1. Scope2. Schedule3. Budget4. Attaining Business Goals5. Customer SatisfactionConclusion
How to measure success in a project
Scope refers to the desired results of a project as well as the work required to achieve them. It describes the specific goals, deliverables and features that a project will deliver, as well as the tasks, deadlines and costs involved in getting there.
You should not consider scope as your primary success criterion if you don’t have a clearly defined scope before the start of a project. Agile projects should use a different metric because it is a hallmark of Agile that there are no clearly defined requirements before kickoff.

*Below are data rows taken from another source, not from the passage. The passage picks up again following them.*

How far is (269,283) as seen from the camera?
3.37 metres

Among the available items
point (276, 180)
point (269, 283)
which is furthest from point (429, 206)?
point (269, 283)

You must increase the scope of a project and also increase the budget and/or time. Scope creep is a common problem. Stakeholders want to add requirements to a project once it’s underway, but they don’t want any compromises on other constraints.
WHAT’S RISKING: According to Project Management Institute’s 2018 Pulse of the Profession report, 52% of projects experienced scope shrinkage in the past year.
How to track scope: Work with stakeholders to create a work breakdown structure during project planning.
*Resources are a key factor in understanding the scope and goals of your project. It is important to understand the team’s bandwidth and the use of key resources. Also, how pay rates affect the budget.
Gantt charts can be used to visualize the project once you have a clear understanding of the critical path and how resource constraints affect the project plan.
A calendar can be a great way for all stakeholders to see the scope of the project. It will also help them understand how specific requirements can be met within the timeframe and budget.
Gantt charts can also be used as project tracking tools. Managers can use them to monitor performance and ensure projects are on time to achieve their goals.
A Wrike Gantt Chart describing the launch of an organic cosmetics range (Source)
Your project schedule is the schedule. It includes not only your final close date (or product release), but also important milestones, and deadlines, along the way.
Overworked workers are the most common reason projects go over their original schedule. Gartner suggests that employees should not expect them to give 100% to a project. Instead, acknowledge that they can only devote 33% of their time to projects.
In “Resource Capacity planning for PPM leaders: Crawl before you walk” (full Gartne report).